Nam K. Tran, Ph.D., M.S., F.A.C.B., Associate Professor and Director of Clinical Chemistry
Ezra Amsterdam, M.D., Distinguished Professor, Cardiovascular Medicine
Stacey Howell, M.D., Resident Physician, Internal Medicine
Bryn Mumma, M.D., MAS, Assistant Professor, Emergency Medicine
Javier E. López, M.D., M.A.S., Assistant Professor, Cardiovascular Medicine

Background

Cardiac troponin (cTn) is the preferred biomarker that aids in the diagnosis of acute myocardial infarction (MI) as defined by the 3rd Universal Definitions of MI.1 This month's blog (Part 1 of 3) will review the clinical use of the current cTn assay and discuss the transition to new units of measurement. Future blogs will focus on a next generation of cTn assays.

Recommendations from the 3rd Universal Definition of MI

Acute MI should be diagnosed when there is clinical evidence of myocardial ischemia and injury that culminates in necrosis.1 Myocardial ischemia is determined by one of the following: (a) clinical symptoms, (b) new or presumed new significant ST-segment-T-wave changes or new left bundle branch block, (c) development of pathological Q waves on electrocardiogram, (d) imaging evidence of new loss of viable myocardium or new regional wall motion abnormality, or identification of an intracoronary thrombus by angiography or autopsy.

Cardiac troponin is the most specific blood marker of myocardial injury. To diagnose a MI, a rise and/or fall of cTN level above the 99th percentile of the upper reference limit (URL) needs to be associated with at least one of the above clinical findings of ischemia. At the 99th percentile level the assay should exhibit an imprecision of ≤10% coefficient of variation (CV). This 99th percentile level is often defined from a normal population provided by the assay manufacturer and verified locally by hospital laboratories upon implementation. At the 99th percentile mark, 99% of subjects have a level below the cutoff. Assay imprecision helps determine if cTn changes are due to myocardial injury or due to analytical and biological variability. A CV ≤10% at this 99th percentile is considered sufficient to detect “real” changes in cTN. Assays with CV >10% make determination of change more difficult and should not be used.

Recommended cTn assay units

The 3rd Universal Definition of MI establishes that cTn results be presented in nanograms per liter (ng/L) to result in whole numbers. For example, a current cTn level of 0.04 ng/mL would be the same as 40 ng/L when the units are changed. This change will reduce misinterpretations when future next-generation assays intending to improve sensitivity are made available.

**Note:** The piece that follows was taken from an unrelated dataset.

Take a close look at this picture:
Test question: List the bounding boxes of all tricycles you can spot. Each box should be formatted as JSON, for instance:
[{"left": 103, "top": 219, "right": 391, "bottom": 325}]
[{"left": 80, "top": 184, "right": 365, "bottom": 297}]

Laboratory Best Practice at UC Davis Medical Center

Our clinical laboratory currently employs the 99th percentile cTn cutoff where assay imprecision is ≤10% (0.04 ng/mL). Starting on September, cTn units will change to ng/L as recommended by our multidisciplinary team including Cardiovascular Medicine, Emergency Medicine, and Pathology and Laboratory Medicine. You are reading this blog as a part of an educational program to members of our clinical community prior to this change. In future blogs, we will discuss a next-generation high-sensitivity cTn assay, and its anticipated implementation in 2018 at UC Davis Medical Center.

References

  1. Thygesen K, Alpert JS, Jaffe AS, et al.; Writing Group on behalf of the Joint ESC/ACCF/AHA/WHF Task Force for the Universal Definition of Myocardial Infarction. Third universal definition of myocardial infarction. Glob Heart. 2012 Dec;7(4):275-95.